═════ Tekst

[Tylko u nas] Paweł Pilichowicz dla Tysol.pl: "Nauka muzyki w szkole jest ciężkim kawałkiem chleba"

Uczę muzyki w wielu szkołach, czyli moje życie jest związane z muzyką. To jest ciężki kawałek chleba, ponieważ to małe szkoły i w tygodniu muszę dojeżdżać wiele kilometrów. W każdej mam po kilka godzin. Nie ma to jednak większego znaczenia, jeśli lubisz, to co robisz. A ja uwielbiam swoją pracę – mówi w rozmowie z Bartoszem Boruciakiem Paweł Pilichowicz, wokalista, chórzysta, nauczyciel muzyki.
 [Tylko u nas] Paweł Pilichowicz dla Tysol.pl: "Nauka muzyki w szkole jest ciężkim kawałkiem chleba"
/ Materiały prasowe
Dlaczego dopiero w wieku 37 lat wydałeś solową płytę?
 
Od wielu lat jestem solistą chóru Vox Singers. Lubię śpiewać i robię to, odkąd pamiętam. Od jakiegoś czasu czułem, że potrzebuję nowych wyzwań i bodźców. Po za tym uważam, że człowiek dojrzały ma o wiele więcej do przekazania artystycznie, niż za młodu – a jak się rozejrzeć dookoła panuje kult młodości.
 
Czy utrzymujesz się ze śpiewania w chórze, czy to twoja pasja ?
 
To jest moja pasja.
 
A czym  zajmujesz się zawodowo?
 
Uczę muzyki w  wielu szkołach, czyli moje życie jest związane z muzyką. To jest ciężki kawałek chleba, ponieważ to małe szkoły i w tygodniu muszę dojeżdżać wiele kilometrów. W każdej mam po kilka godzin. Nie ma to jednak większego znaczenia, jeśli lubisz, to co robisz. A ja uwielbiam swoją pracę.

══════════
═════ Przedstawione dane

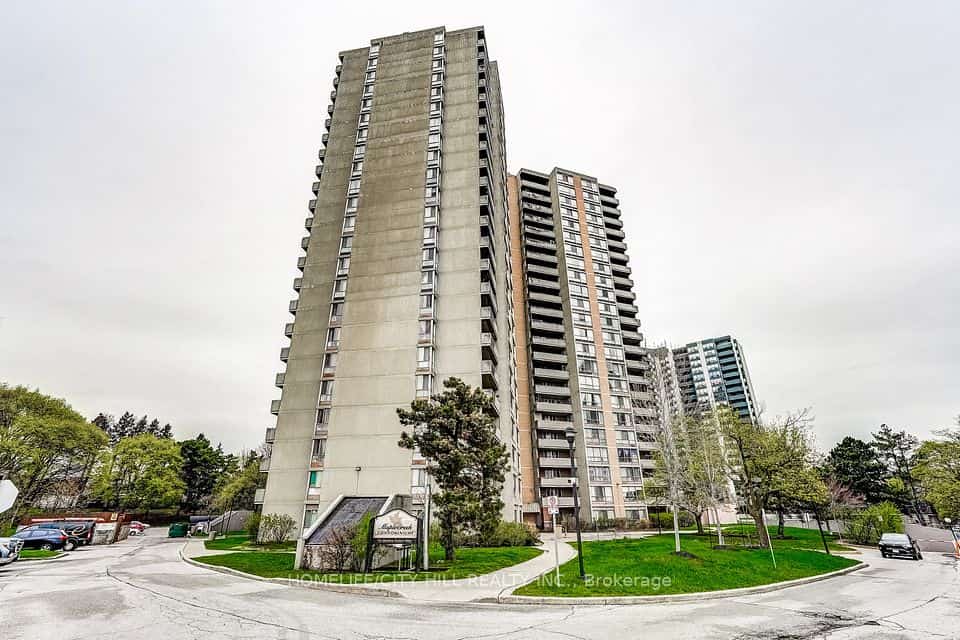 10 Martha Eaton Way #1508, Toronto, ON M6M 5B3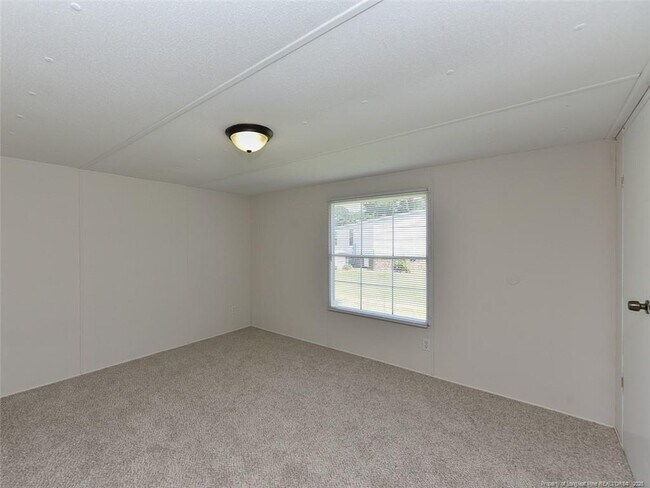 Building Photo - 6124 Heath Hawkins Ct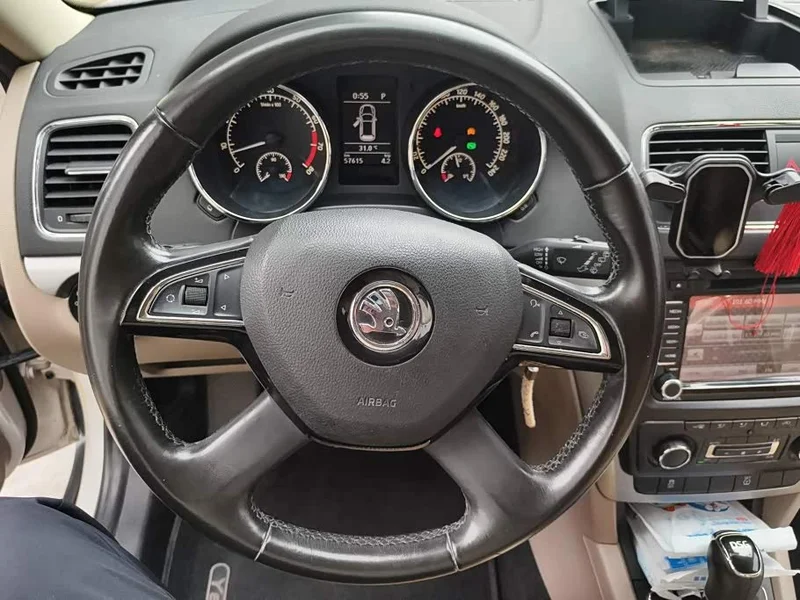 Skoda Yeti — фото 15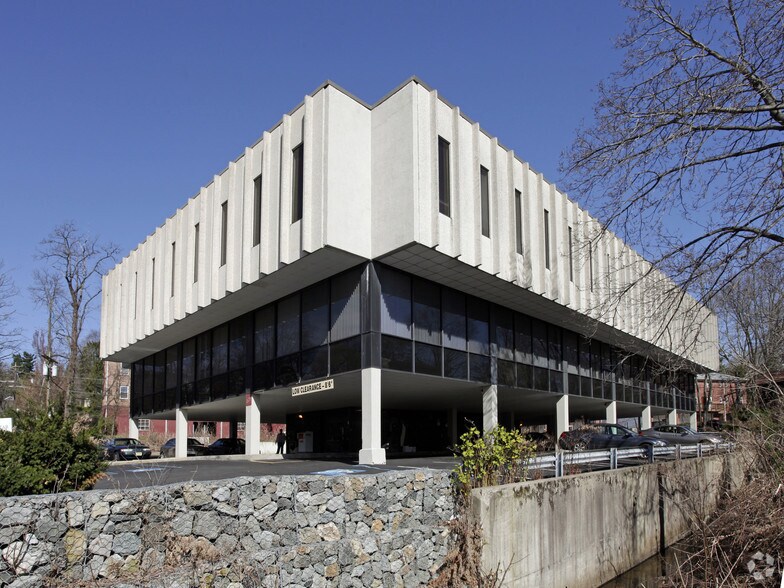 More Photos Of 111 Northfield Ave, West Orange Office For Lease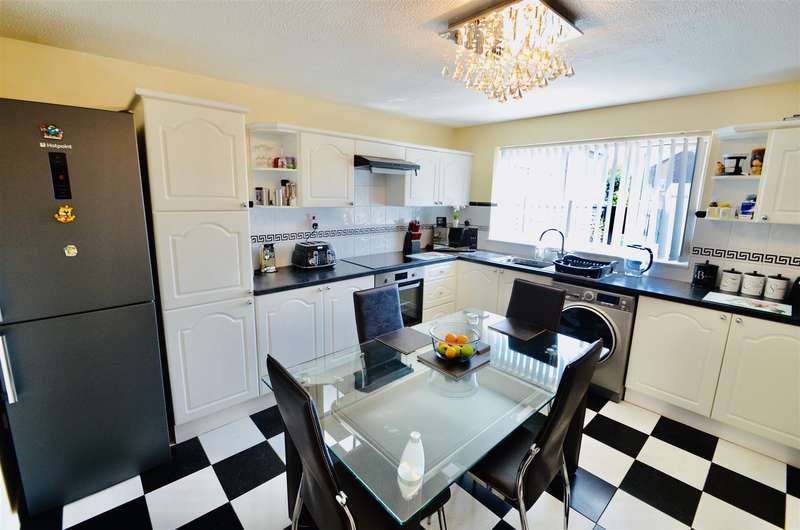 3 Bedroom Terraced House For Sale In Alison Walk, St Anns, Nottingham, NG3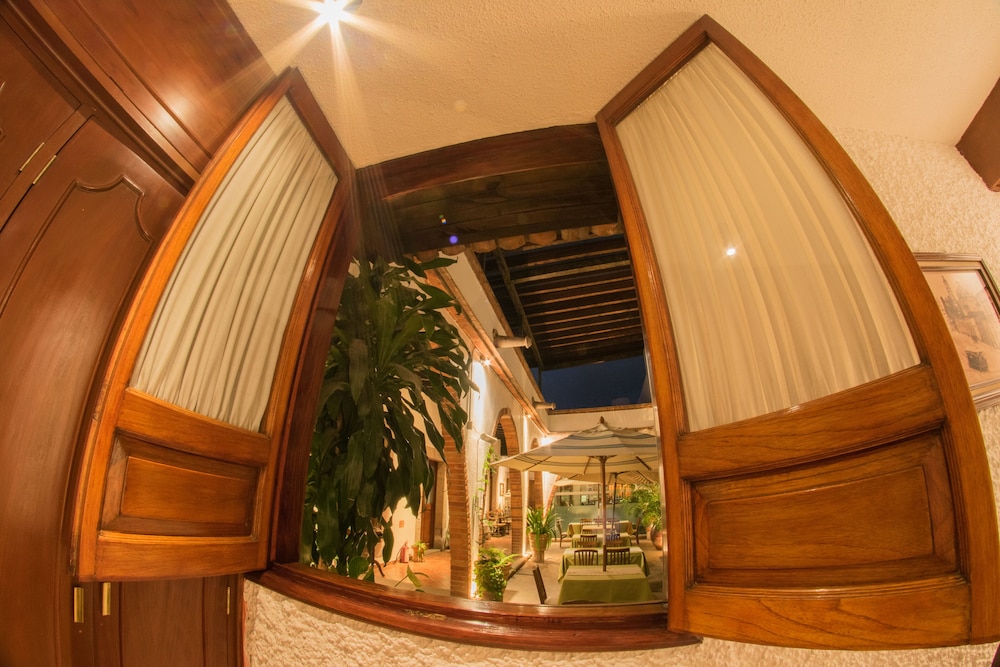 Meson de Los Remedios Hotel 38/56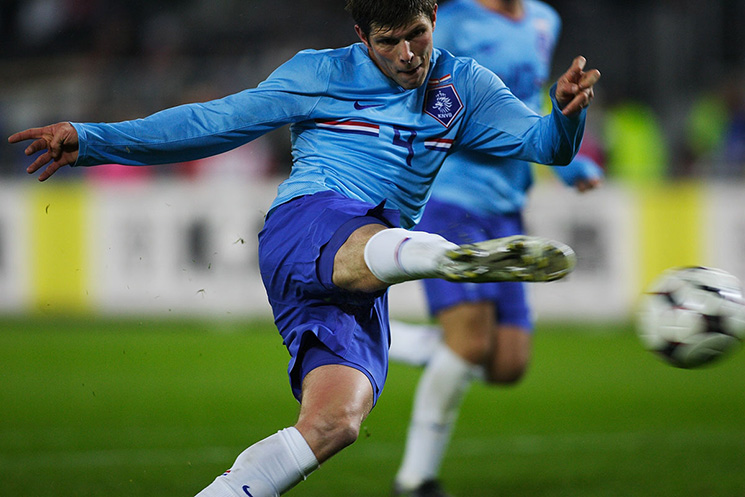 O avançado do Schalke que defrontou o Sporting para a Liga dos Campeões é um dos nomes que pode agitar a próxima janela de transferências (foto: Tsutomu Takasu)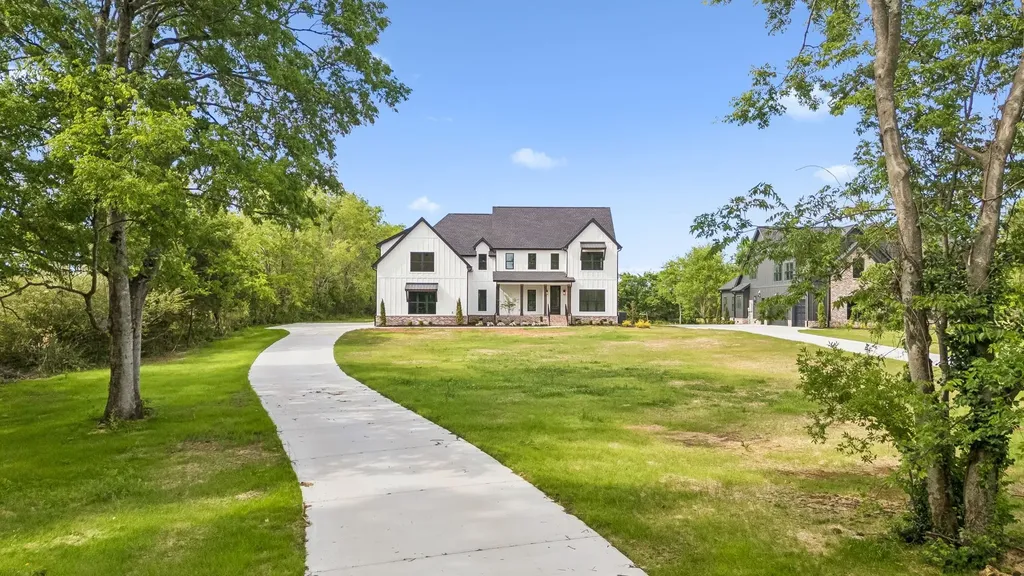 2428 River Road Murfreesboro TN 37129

══════════

| Polecenia |
- a) Odpowiedz na poniższe pytania do wywiadu z Pawłem Pilichowiczem, oznaczając odpowiedzi tak samo jak pytania.
(i) W jakim wieku Paweł Pilichowicz wydał solową płytę?
(ii) Solistą jakiego chóru jest od wielu lat?
(iii) Czym zajmuje się zawodowo?
- b) Napisz dalszy ciąg wywiadu z Pawłem Pilichowiczem, zaczynając od kolejnego pytania po jego ostatniej odpowiedzi.

| Odpowiedzi |
- a)
(i) W wieku 37 lat.
(ii) Chóru Vox Singers.
(iii) Uczy muzyki w wielu szkołach.

- b)
 
Szkoły państwowe nie są skore do zakładania zespołów muzycznych, gdzie dzieci i młodzież mogłaby rozwijać swoje talenty muzyczne.
 
I tak, i nie. Myślę, że poważniejszym problemem jest to, że często nauczyciele nie mają  pasji do przekazywania tego, co powinni kochać. I to oni nie dążą do zakładania i prowadzenia zespołów i chórów. Na szczęście w mojej gminie, ale i w naszym regionie płockim, poziom wychowania muzycznego w szkołach jest dobry i systematycznie rośnie. Prowadzę chór dziewczęcy, który śpiewa a cappella – a to dzisiaj rzadkość.
 
 Twoja płyta brzmi, jakby nie była zmasterowana.
 
Bardzo mi na tym zależało. Tam nie ma elektroniki, wszystko jest zagrane na żywo.  Płyta nie jest dopieszczona , ale zależało mi na tym żeby to było stare, dobre granie.
 
 
Takie brzmienie jest uwarunkowane względami ekonomicznymi, czy tak to miało wyglądać?
 
Oczywiście nie dysponowałem budżetem jak w przypadku komercyjnych produkcji, jednak ta płyta miała tak właśnie brzmieć.
 
Co łączy artystów, których zaprosiłeś na płytę?
 
Wszyscy, którzy zagrali na płycie przewinęli się przez moje życie. To są ludzie o różnej wrażliwości muzycznej -  od jazzu, przez pop po metal. Jest tam Jarek Nyckowski, - rockowy gitarzysta, Dariusz Świtalski – basista jazzowy, trębacz Piotr Krzemiński , gra Mateusz Szulborski, który na co dzień występuje w metalowej kapeli Black Mad Lice. Na płycie słychać też gitarę Krzyśka Misiaka, współpracującego min z zespołem O.N.A. Swojego głosu użyczył też Ryszard Wolbach – chodząca historia polskiej muzyki rockowej (Babsztyl, Harlem) czy wybitny saksofonista Sebastian Feliciak i wielu wielu innych, którym bardzo dziękuję, za udział w projekcie.
 
Dla kogo jest ta płyta?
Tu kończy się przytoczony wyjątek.